* _Task directions_
Restate the records below word for word.
---*---
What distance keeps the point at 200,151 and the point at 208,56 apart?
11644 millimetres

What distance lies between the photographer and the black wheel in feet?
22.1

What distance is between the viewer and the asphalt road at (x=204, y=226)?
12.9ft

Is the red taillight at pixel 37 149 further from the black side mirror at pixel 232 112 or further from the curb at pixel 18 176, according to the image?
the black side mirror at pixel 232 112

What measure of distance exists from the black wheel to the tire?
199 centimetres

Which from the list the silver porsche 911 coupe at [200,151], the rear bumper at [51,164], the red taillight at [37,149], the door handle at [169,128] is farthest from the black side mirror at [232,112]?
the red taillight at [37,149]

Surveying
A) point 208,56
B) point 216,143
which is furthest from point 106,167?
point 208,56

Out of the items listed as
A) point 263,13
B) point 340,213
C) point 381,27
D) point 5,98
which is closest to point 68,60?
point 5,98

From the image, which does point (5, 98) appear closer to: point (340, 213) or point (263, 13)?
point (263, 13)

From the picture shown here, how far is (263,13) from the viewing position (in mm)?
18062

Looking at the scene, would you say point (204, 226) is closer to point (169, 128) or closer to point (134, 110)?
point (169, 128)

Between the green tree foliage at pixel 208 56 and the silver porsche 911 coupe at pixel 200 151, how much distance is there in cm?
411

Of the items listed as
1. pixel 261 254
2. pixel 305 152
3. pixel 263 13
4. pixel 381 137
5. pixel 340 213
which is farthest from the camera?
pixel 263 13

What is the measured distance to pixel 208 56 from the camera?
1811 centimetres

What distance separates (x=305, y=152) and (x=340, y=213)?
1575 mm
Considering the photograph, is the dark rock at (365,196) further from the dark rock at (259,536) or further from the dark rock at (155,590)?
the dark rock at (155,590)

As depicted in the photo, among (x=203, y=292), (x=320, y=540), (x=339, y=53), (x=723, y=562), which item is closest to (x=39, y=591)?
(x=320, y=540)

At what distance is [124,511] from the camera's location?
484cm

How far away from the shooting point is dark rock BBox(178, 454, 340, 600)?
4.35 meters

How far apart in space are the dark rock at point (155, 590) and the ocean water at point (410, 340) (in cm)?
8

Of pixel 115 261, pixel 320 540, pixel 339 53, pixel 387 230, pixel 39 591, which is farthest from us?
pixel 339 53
---*---
* _Solution for this problem_
What distance keeps the point at 200,151 and the point at 208,56 apart?
11644 millimetres

What distance lies between the photographer and the black wheel in feet?
22.1

What distance is between the viewer and the asphalt road at (x=204, y=226)?
12.9ft

Is the red taillight at pixel 37 149 further from the black side mirror at pixel 232 112 or further from the curb at pixel 18 176, according to the image?
the black side mirror at pixel 232 112

What measure of distance exists from the black wheel to the tire?
199 centimetres

Which from the list the silver porsche 911 coupe at [200,151], the rear bumper at [51,164], the red taillight at [37,149], the door handle at [169,128] is farthest from the black side mirror at [232,112]?
the red taillight at [37,149]

Surveying
A) point 208,56
B) point 216,143
which is furthest from point 106,167?
point 208,56

Out of the items listed as
A) point 263,13
B) point 340,213
C) point 381,27
D) point 5,98
which is closest to point 68,60?
point 5,98

From the image, which does point (5, 98) appear closer to: point (340, 213) or point (263, 13)?
point (263, 13)

From the picture shown here, how far is (263,13) from the viewing position (in mm)?
18062

Looking at the scene, would you say point (204, 226) is closer to point (169, 128) or closer to point (134, 110)?
point (169, 128)

Between the green tree foliage at pixel 208 56 and the silver porsche 911 coupe at pixel 200 151, how much distance is there in cm?
411

Of the items listed as
1. pixel 261 254
2. pixel 305 152
3. pixel 263 13
4. pixel 381 137
5. pixel 340 213
which is farthest from the camera?
pixel 263 13

What is the measured distance to pixel 208 56 from the camera?
1811 centimetres

What distance separates (x=305, y=152) and (x=340, y=213)?
1575 mm
Considering the photograph, is the dark rock at (365,196) further from the dark rock at (259,536) or further from the dark rock at (155,590)?
the dark rock at (155,590)

As depicted in the photo, among (x=203, y=292), (x=320, y=540), (x=339, y=53), (x=723, y=562), which item is closest to (x=39, y=591)?
(x=320, y=540)

At what distance is [124,511] from the camera's location?
484cm

How far away from the shooting point is dark rock BBox(178, 454, 340, 600)?
4.35 meters

How far apart in space are the dark rock at point (155, 590) and the ocean water at point (410, 340) (in cm)?
8

Of pixel 115 261, pixel 320 540, pixel 339 53, pixel 387 230, pixel 39 591, which is farthest from us?
pixel 339 53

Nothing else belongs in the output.